If you needed a sign, then this is it.
With SPM trial exams looming, it’s time to get your nose to the grindstone. However, if you’re bubbling with anxiety and nervousness on the inside, remember — your trial exams do not have to be a tribulation!
Here are 5 tips to help you through one of the most harrowing times of the year!
3 Months Before Trial Exams
#1. Say goodbye to Captain Cram
We can’t stress this enough — start your revision early! Form 5 teacher Madam KamalaDevi Palanisamy from SMK Bercham in Ipoh, Perak says you should maintain a consistent study momentum throughout the year. At the very least, you should start studying about 3 months before your exam in order to complete your syllabus without cramming.
Starting early also allows you to study using spaced practice, a method which involves stretching your studies over a period instead of cramming before your exam. An example of spaced practice is studying 5 hours in a week instead of 5 hours in one night.
Although cramming might have been your go-to study strategy throughout secondary school, studies suggest that it results in poor long-term retention of information. This means that not only is there a risk of you forgetting everything by morning, it is also unlikely that you will retain anything before your SPM exam. GASP.
Take it from SMK (P) St. George, Penang’s top scorer in 2015, Navina Rajoo, who attributes her success to studying consistently.
Paying attention in class and doing the assigned homework helped me greatly. I would also go through the same lesson one or two weeks later to ensure that it remains fresh in my memory. — Navina Rajoo, SMK (P) St. George, Penang
#2. Break it down into manageable tasks
It can be difficult to motivate yourself to study, especially when you have a long list of materials to go through. However, the key is to break down your studies into manageable tasks.
First, get to know the syllabus. Determine all the examinable chapters to ensure that you don’t miss anything out at the last minute.
Next, make notes for each chapter or skim through your class notes for the main concepts and sub headings to avoid feeling overwhelmed. This note-taking process, called outlining, can be an effective way of studying as it requires some degree of analysis and synthesis of information before memorising its content.
It’s easier to learn and remember information that has been simplified into lists or mind maps rather than memorising chunky paragraphs from a textbook, especially for subjects like history.
For subjects like maths, consider revising the formulas and going through textbook examples before jumping into practice questions.
2-3 Weeks Before Trial Exams
#3. Practice makes perfect
Re-reading, unfortunately, is not an effective studying method.
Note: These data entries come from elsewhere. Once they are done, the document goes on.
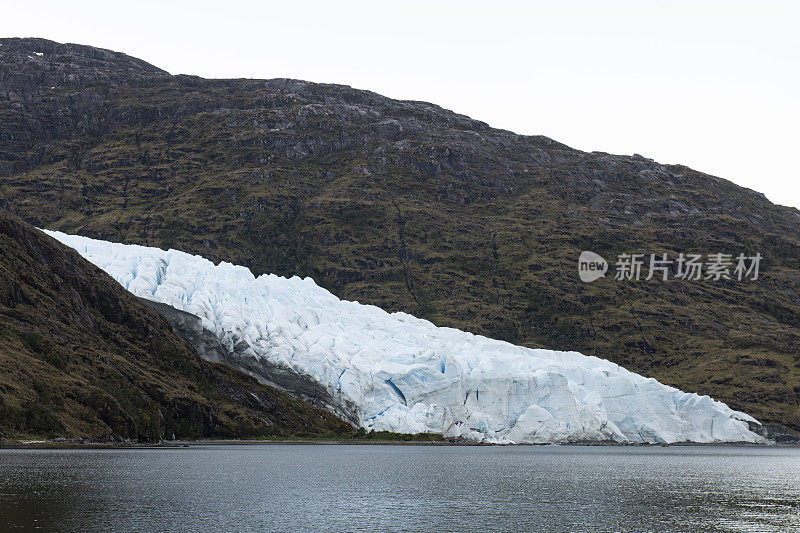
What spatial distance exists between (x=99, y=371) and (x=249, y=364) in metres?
32.1

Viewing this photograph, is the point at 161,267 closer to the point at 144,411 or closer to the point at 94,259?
the point at 94,259

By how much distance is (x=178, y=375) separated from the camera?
11769 centimetres

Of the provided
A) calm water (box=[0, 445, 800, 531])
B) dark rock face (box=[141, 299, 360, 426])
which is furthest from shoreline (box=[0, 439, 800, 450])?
dark rock face (box=[141, 299, 360, 426])

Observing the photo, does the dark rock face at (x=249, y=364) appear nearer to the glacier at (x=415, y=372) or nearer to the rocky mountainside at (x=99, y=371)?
the glacier at (x=415, y=372)

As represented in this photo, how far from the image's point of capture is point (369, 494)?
182 ft

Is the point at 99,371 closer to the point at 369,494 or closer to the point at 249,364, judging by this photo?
the point at 249,364

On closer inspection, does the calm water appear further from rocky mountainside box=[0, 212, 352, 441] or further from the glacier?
the glacier

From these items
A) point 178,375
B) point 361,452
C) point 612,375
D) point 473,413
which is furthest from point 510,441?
point 178,375

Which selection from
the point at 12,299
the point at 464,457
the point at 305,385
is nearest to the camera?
the point at 464,457

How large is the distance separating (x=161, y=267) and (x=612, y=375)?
282ft

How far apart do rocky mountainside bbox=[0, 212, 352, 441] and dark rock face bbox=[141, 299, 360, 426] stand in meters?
2.49

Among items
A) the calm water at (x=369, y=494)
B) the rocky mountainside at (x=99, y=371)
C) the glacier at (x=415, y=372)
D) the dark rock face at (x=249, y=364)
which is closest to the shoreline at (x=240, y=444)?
the rocky mountainside at (x=99, y=371)

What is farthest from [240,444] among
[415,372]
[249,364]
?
[415,372]

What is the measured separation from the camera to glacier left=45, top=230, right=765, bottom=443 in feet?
417
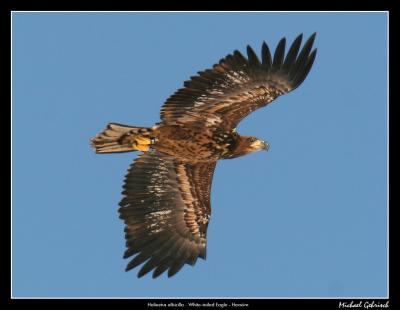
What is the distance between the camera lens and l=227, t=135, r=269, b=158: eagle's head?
53.2 feet

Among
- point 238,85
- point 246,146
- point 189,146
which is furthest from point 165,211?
point 238,85

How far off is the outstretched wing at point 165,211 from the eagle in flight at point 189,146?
0.06 ft

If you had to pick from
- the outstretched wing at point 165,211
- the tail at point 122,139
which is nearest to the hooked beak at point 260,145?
the outstretched wing at point 165,211

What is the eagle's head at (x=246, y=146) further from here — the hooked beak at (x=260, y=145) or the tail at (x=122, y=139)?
the tail at (x=122, y=139)

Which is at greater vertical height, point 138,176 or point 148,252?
point 138,176

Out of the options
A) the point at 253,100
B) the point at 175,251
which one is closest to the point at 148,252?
the point at 175,251

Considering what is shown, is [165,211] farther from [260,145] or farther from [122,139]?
[260,145]

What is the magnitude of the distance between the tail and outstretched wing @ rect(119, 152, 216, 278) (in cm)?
74

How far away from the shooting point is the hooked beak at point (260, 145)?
16281mm

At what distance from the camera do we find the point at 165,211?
16969mm

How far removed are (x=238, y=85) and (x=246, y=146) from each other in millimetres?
1265
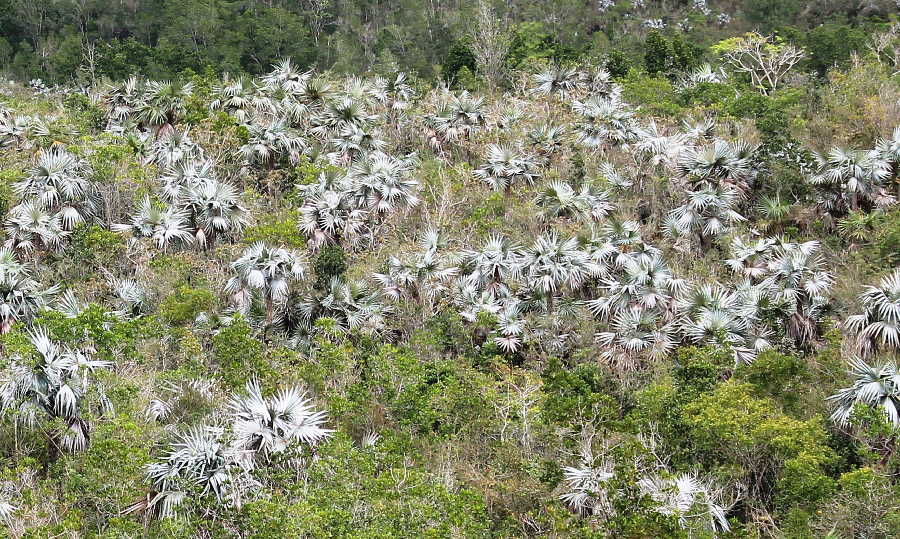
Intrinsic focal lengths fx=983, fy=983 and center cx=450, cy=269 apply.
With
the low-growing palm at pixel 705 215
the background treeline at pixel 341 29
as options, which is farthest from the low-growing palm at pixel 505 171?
→ the background treeline at pixel 341 29

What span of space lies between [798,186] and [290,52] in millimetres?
42970

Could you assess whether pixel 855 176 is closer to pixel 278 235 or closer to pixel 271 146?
pixel 278 235

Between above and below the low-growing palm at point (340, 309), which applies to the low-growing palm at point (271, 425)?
above

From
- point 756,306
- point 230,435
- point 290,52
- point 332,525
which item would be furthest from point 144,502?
point 290,52

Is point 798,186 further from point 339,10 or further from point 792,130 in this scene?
point 339,10

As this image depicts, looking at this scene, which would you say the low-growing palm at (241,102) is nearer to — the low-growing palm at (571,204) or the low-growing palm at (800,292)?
the low-growing palm at (571,204)

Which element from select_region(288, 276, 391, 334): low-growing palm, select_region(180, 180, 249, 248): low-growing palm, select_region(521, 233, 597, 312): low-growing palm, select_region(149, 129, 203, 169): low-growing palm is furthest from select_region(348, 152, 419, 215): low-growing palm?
select_region(149, 129, 203, 169): low-growing palm

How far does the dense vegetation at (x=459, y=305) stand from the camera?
57.1 feet

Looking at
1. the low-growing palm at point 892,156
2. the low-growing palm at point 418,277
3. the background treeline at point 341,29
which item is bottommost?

Studies suggest that students who learn by retrieval practice, or by recalling what they have learnt by thinking about it or by taking practice tests may be able to recall information better despite being under stress compared to those who only read information repeatedly.
Practising past-year papers can act as an effective way to prepare for your upcoming SPM trials as it enables you to test your understanding of the subject, familiarise yourself with the exam format and work at structuring your answers.
In addition, you should also practise past-year questions under the same time conditions as the real exam. This will give you a good idea of how long you should spend on each question.
For example, since you are only given 90 minutes for 50 questions for your Science Paper 1 exam, you should only spend 1.5 minutes per question. Learn to honour the clock by timing yourself so that you don’t run out of time.
#4. No sneaky question-spotting
When you’re running out of time to complete your revision, it can be tempting to take the easy way out by trying to spot what questions would appear in your trial exams. This, however, is one of the common mistakes made by students, as revealed by a former principal of SMK Buntong in Ipoh, Perak Mr. L. Manoharan.
This hit-or-miss approach is extremely risky as you would have only studied a small portion of what you are meant to know and may end up hopelessly stumped if tested on topics you left out.
If you must engage in predicting the future, spot topics but do not deliberately neglect any chapters. Instead, identify the topics that are frequently tested and focus your remaining revision time on these.
#5. Two is better than one
If you’re feeling lost or overwhelmed, reach out to someone who can help you. Form a study group and discuss areas which you are unsure of. These exchanges between you and your peers will provide you with a fresh perspective on topics you are unable to grasp.
Don’t be afraid to meet with your teacher personally to ask questions about what you don’t understand. You could use this short one-on-one session to clarify doubts or have your teacher mark your practice tests and go over your mistakes together.
So there it is! Who knew the recipe for success wasn’t such a closely guarded secret? Now that you have the means to take you to the top, all that’s left to do is to go out and do it!
When the going gets tough, remember that exams are a momentary burden and that hard work pays off. Good luck!